New York City is denying aid to randomly selected applicants as part of an experiment to determine the effectiveness of a housing aid program. Someone, who deserves our thanks, has dared to try to answer the question of whether the millions spent make a difference. You can imagine how this is working out.
“They should immediately stop this experiment,” said the Manhattan borough president, Scott M. Stringer. “The city shouldn’t be making guinea pigs out of its most vulnerable.”
What if it turns out that those denied aid end-up, through what ever means, providing for their housing needs without assistance? What if they don’t? You can see that this is a sticky wicket – these are real people in a bind and we have no idea if the money we give them makes a difference. For sure it does in the absolute near term, but what if it would have worked out otherwise. Without an experiment one can’t even measure . Let’s let Jim explain.
Another way of putting the problem is that we have no reliable way to measure counterfactuals—that is, to know what would have happened had we not executed some policy—because so many other factors influence the outcome. . .
The missing ingredient is controlled experimentation, which is what allows science positively to settle certain kinds of debates.
Science figured this out a long time ago. Galileo dropped the two unequally weighted balls to prove that all objects fall at the same rate in a controlled environment (the vacuum).
Now the trend toward scientific marketing is in full swing. Effective marketers look for statistical associations among their customers and run controlled experiments.

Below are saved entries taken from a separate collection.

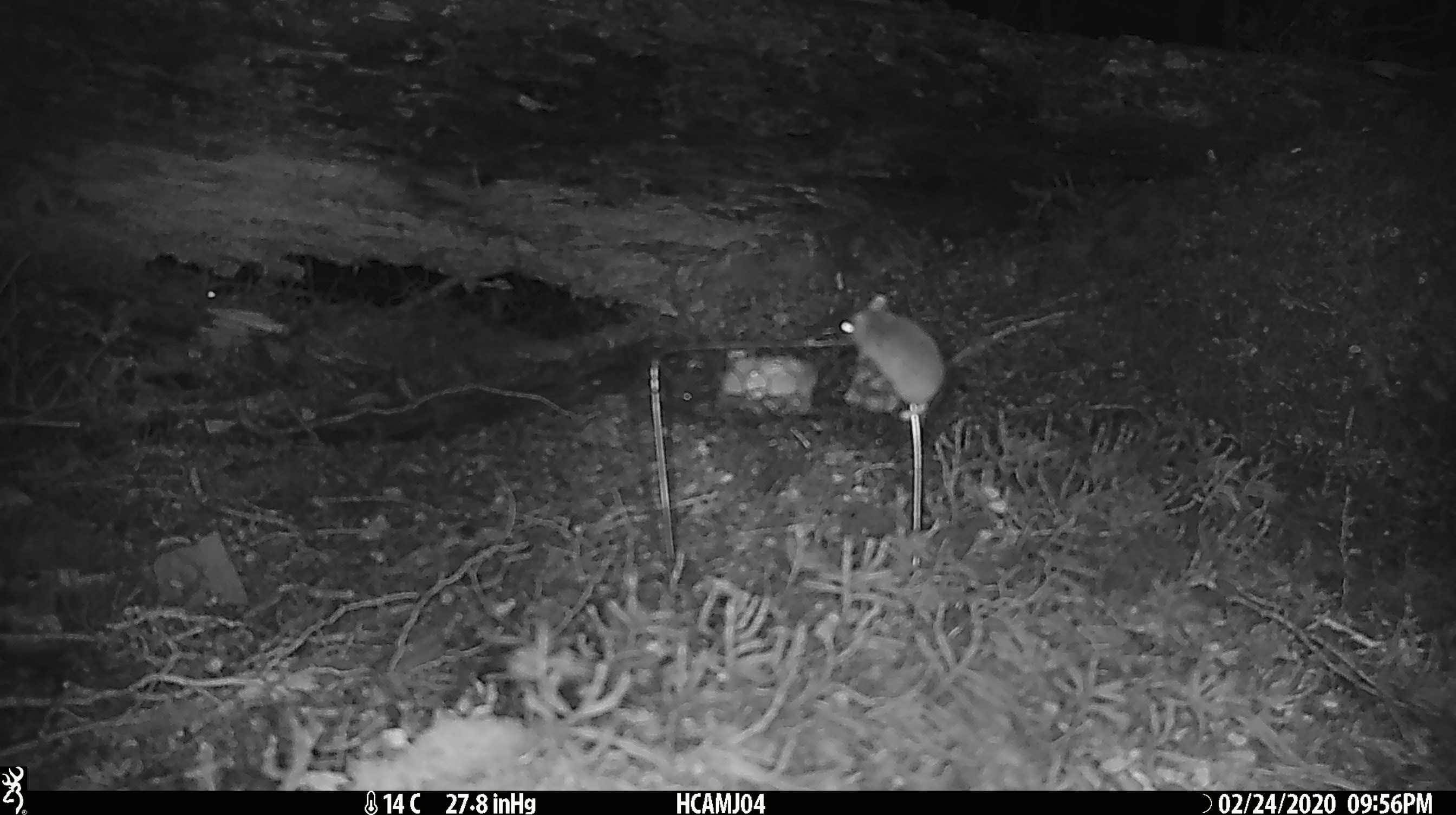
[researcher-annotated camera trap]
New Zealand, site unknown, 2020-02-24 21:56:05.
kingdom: Animalia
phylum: Chordata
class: Mammalia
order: Rodentia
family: Muridae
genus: Mus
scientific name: Mus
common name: mouse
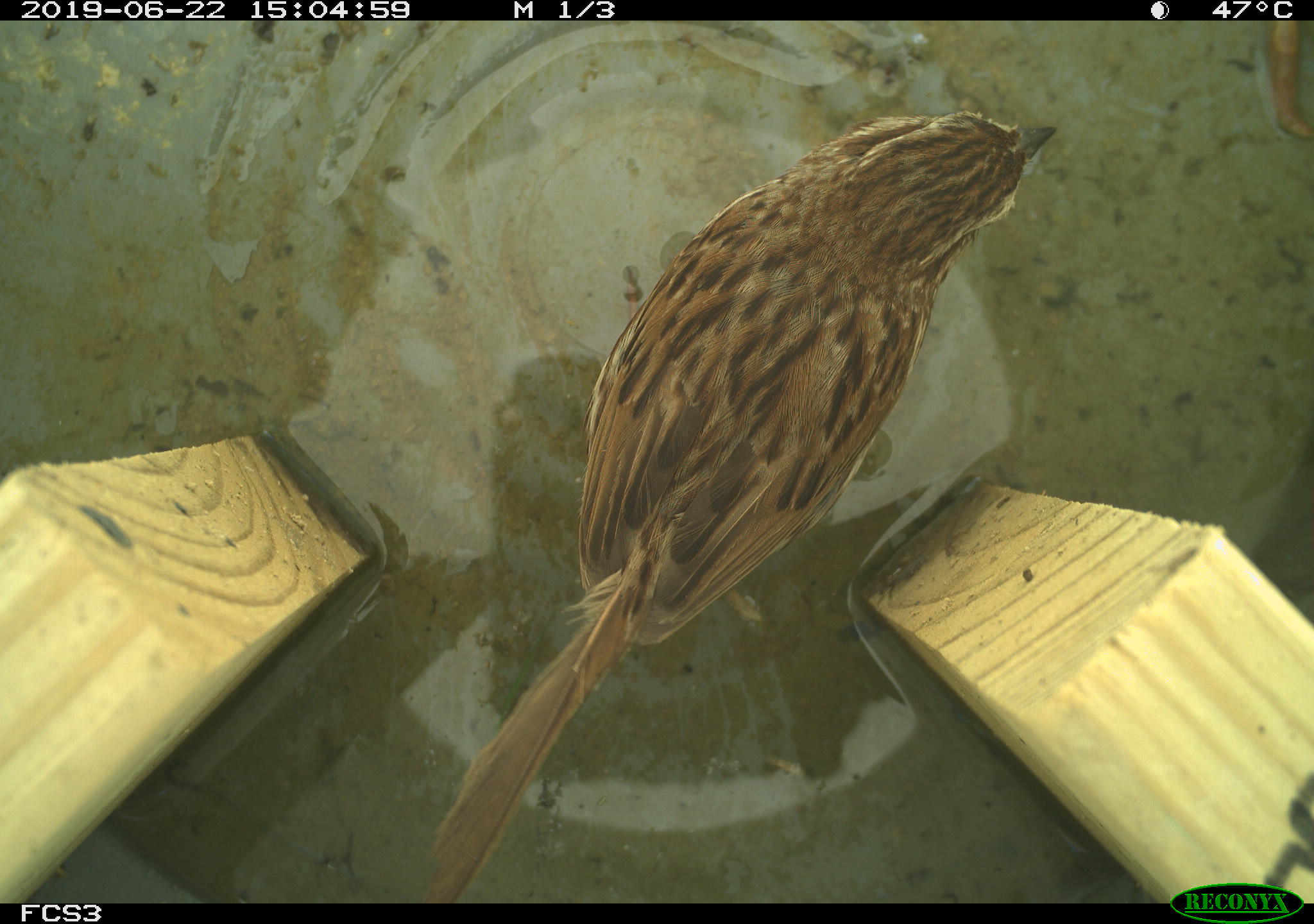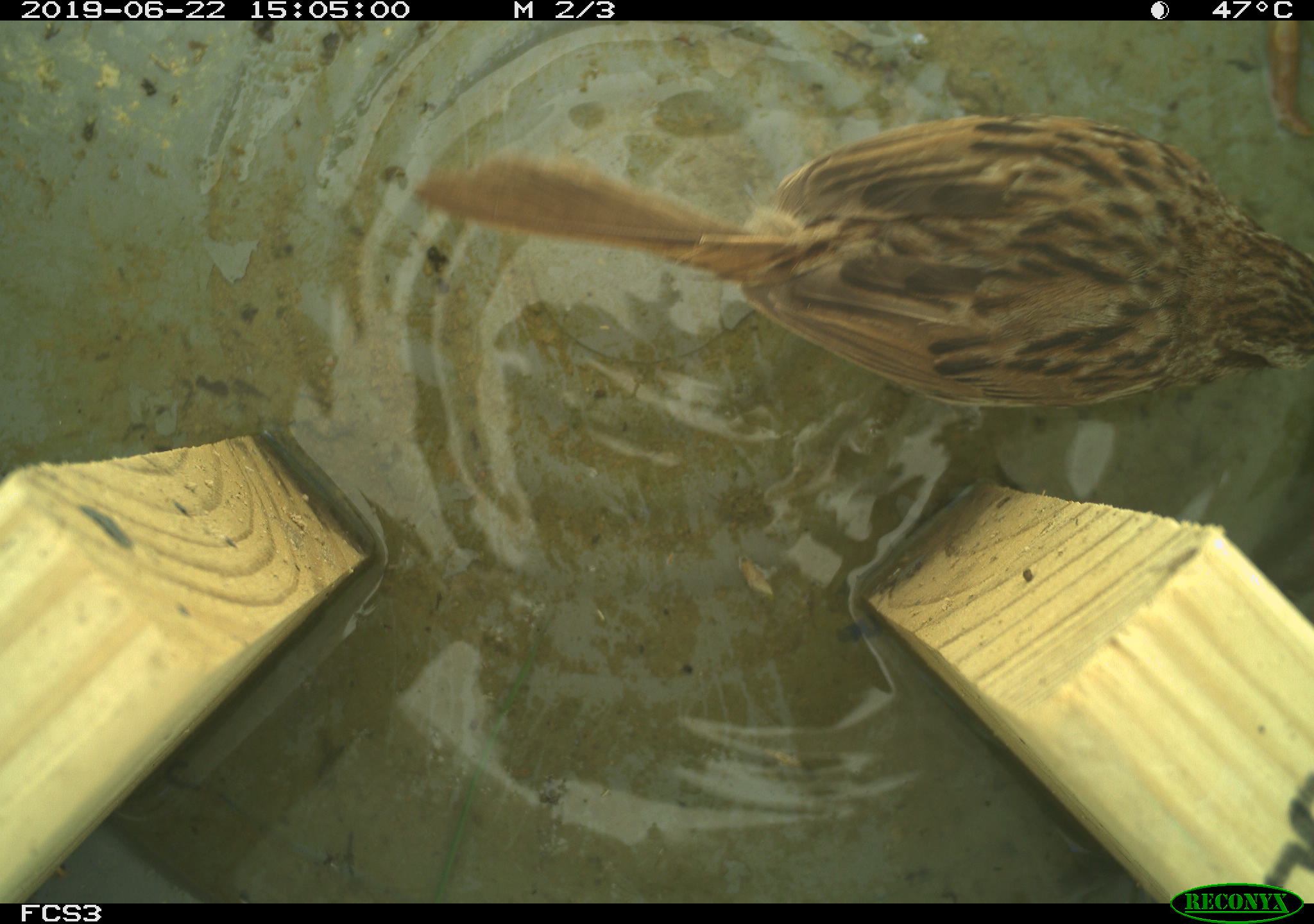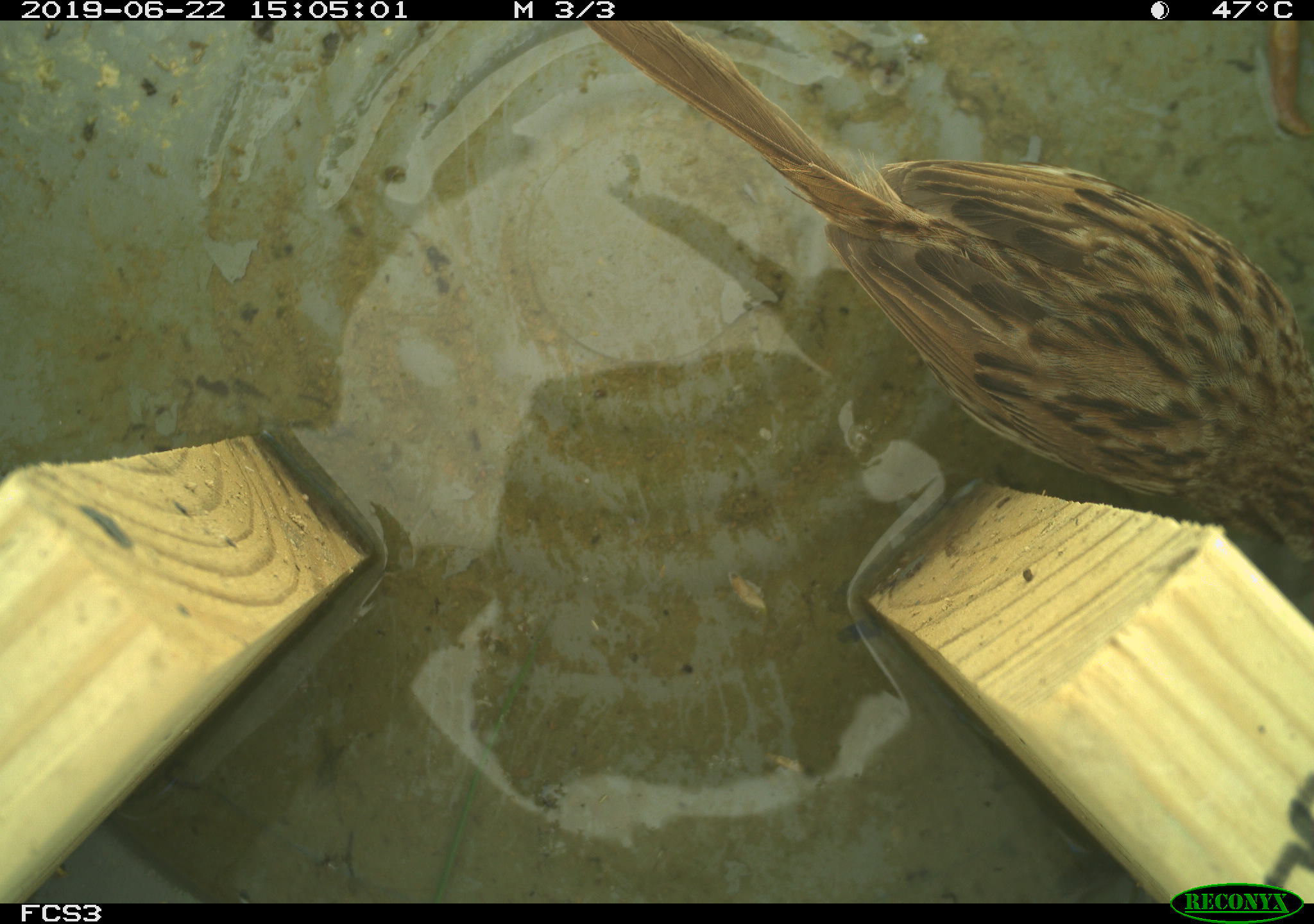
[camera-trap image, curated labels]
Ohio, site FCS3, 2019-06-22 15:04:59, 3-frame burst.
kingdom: Animalia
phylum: Chordata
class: Aves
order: Passeriformes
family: Passerellidae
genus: Melospiza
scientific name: Melospiza melodia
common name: song sparrow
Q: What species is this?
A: Song sparrow (Melospiza melodia).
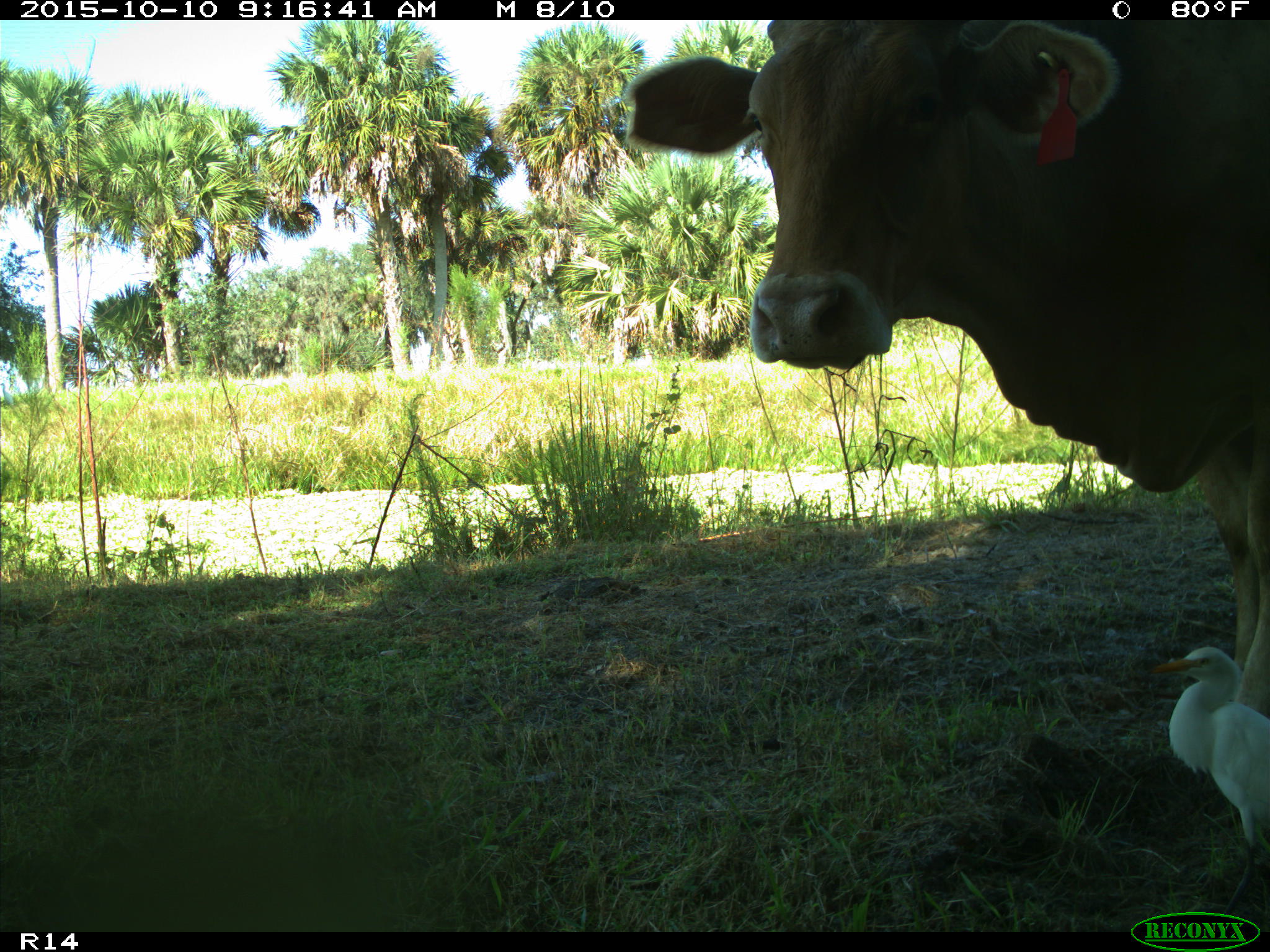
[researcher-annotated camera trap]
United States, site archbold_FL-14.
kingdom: Animalia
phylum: Chordata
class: Mammalia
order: Artiodactyla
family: Bovidae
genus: Bos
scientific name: Bos taurus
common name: domestic cow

“Not running a control group is one of the things that you can lose your job for at Harrah’s” – Harrah’s CEO in a Stanford Business School case study
It turns out that conducting controlled experiments leads to increased profitability. And where there is profit, business is responsive. Companies are increasingly finding and utilizing statistical techniques and the scientific method to drive growth.
By 2000, Capital One was reportedly running more than 60,000 tests per year. And by 2009, it had gone from an idea in a conference room to a public corporation worth $35 billion.
But a word of caution, many marketers trumpet their findings and pimp certainty well beyond the ambiguity found in their results – because the uncertainty has been painted over.
Run enough tests, and you can find predictive rules that are sufficiently nuanced to be of practical use in the very complex environment of real-world human decision-making.
But social science does not have the same clear production function as most commercial questions and suffers from extremely high causal densities (a ball hit by a bat has one cause, the effect of a crime rehabilitation program has high causal densities). From these limitations Jim outlines three conclusions, all of which – even if you don’t read his article – should be remembered.
First, few programs can be shown to work in properly randomized and replicated trials.
So guard against the anchoring mechanism of beliefs by being initially skeptical of all studies.
Second, within this universe of programs that are far more likely to fail than succeed, programs that try to change people are even more likely to fail than those that try to change incentives.
So understand which is being advocated by the program in question.
And third, there is no magic. Those rare programs that do work usually lead to improvements that are quite modest, compared with the size of the problems they are meant to address or the dreams of advocates.
To my business friends – “modest gains” will get you a promotion. To my social science friends – “modest gains” may get your funding cut in favor of someone else’s newly recycled dream. But I urge you on.